_MATERIAL FOR THE TASK_
⟨

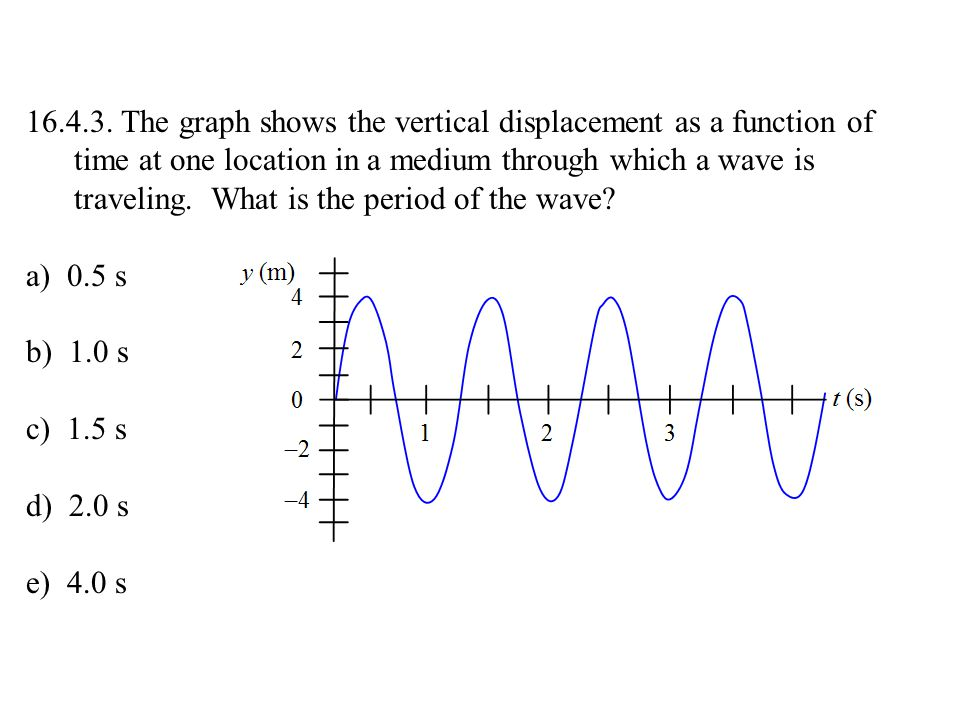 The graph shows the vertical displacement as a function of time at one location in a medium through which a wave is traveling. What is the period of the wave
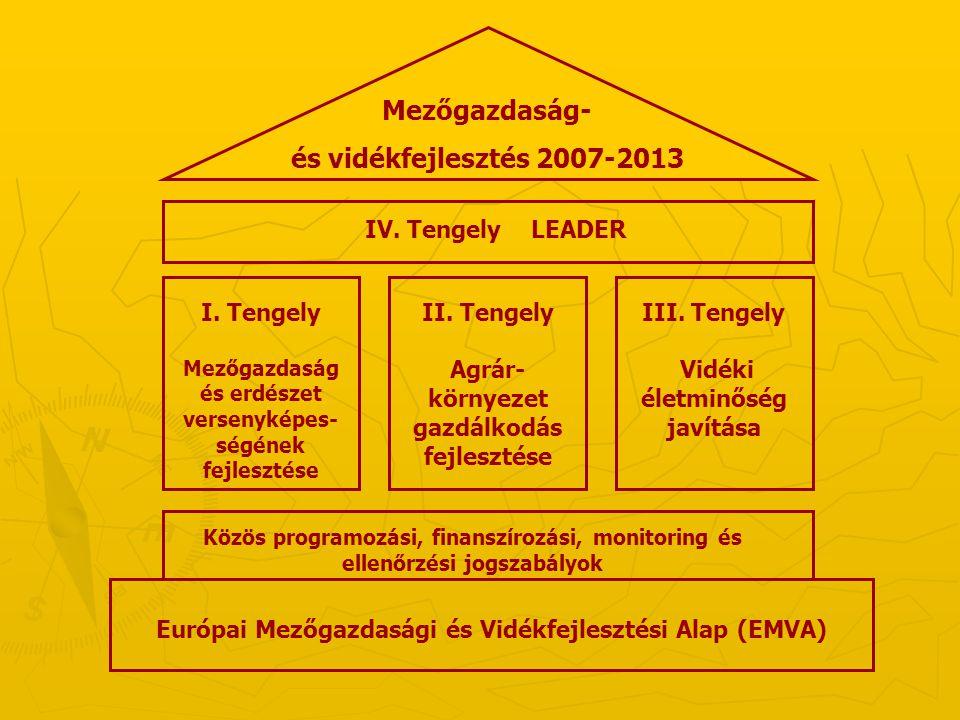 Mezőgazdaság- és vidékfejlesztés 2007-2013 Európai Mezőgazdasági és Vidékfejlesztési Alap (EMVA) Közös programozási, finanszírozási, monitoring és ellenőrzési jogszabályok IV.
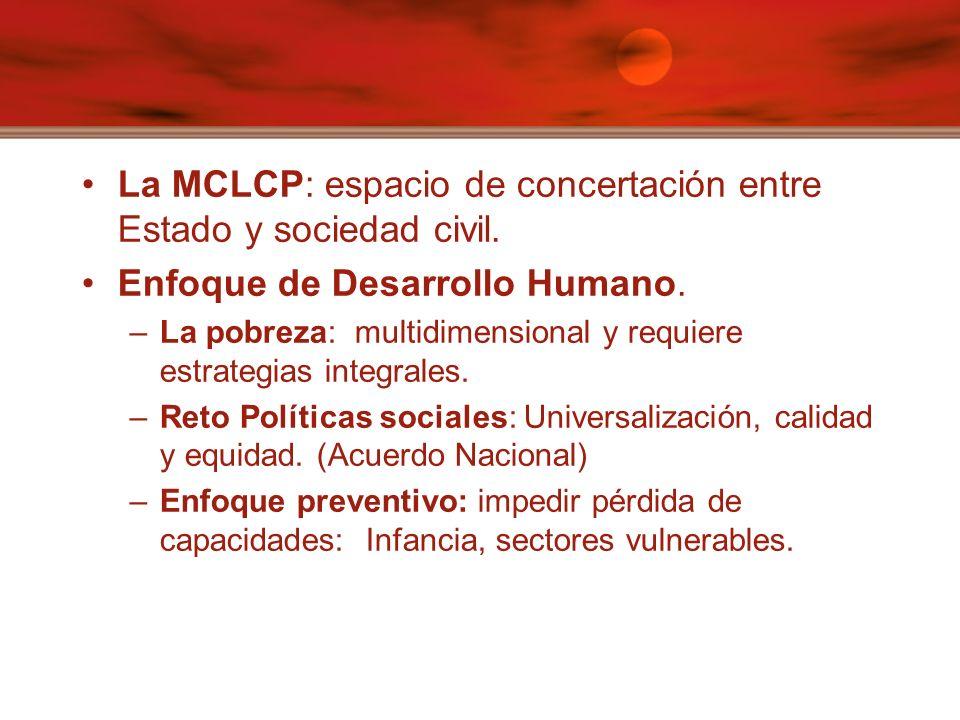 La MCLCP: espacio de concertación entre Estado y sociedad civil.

⟩
⟨

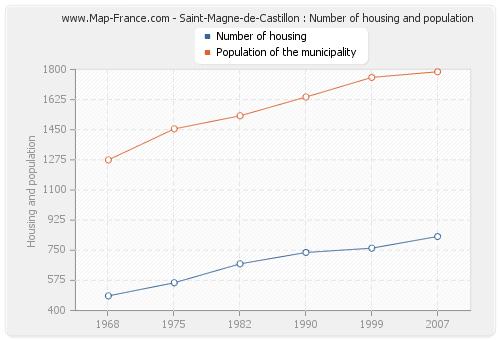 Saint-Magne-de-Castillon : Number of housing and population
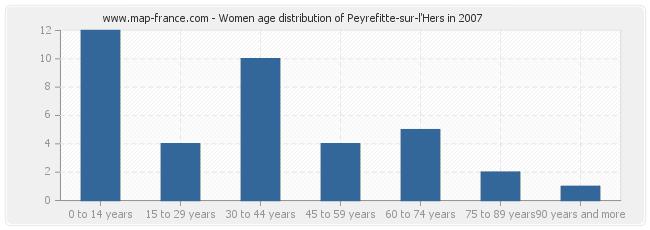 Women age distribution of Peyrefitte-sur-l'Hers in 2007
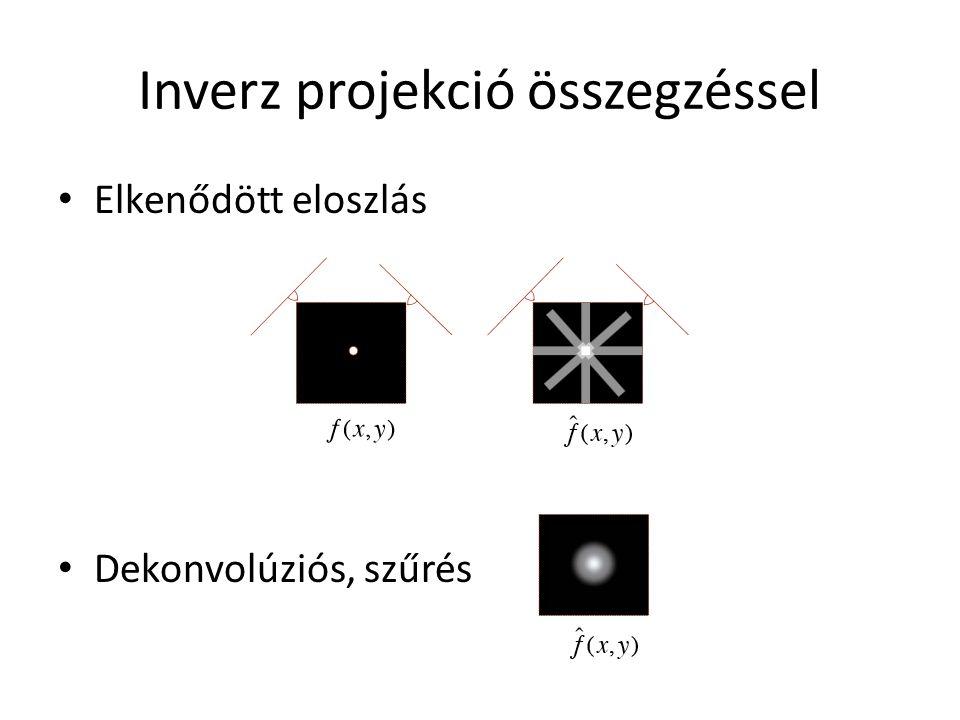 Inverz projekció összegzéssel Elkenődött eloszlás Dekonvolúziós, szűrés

⟩

_WORK REQUEST_
Output should consist of the lines above from the one with "Saint-Magne-de-Castillon : Number" down to the one with "Inverz projekció összegzéssel", exact and without pictures.

_ANSWER TO THIS PROBLEM_
 Saint-Magne-de-Castillon : Number of housing and population
 Women age distribution of Peyrefitte-sur-l'Hers in 2007
 Inverz projekció összegzéssel Elkenődött eloszlás Dekonvolúziós, szűrés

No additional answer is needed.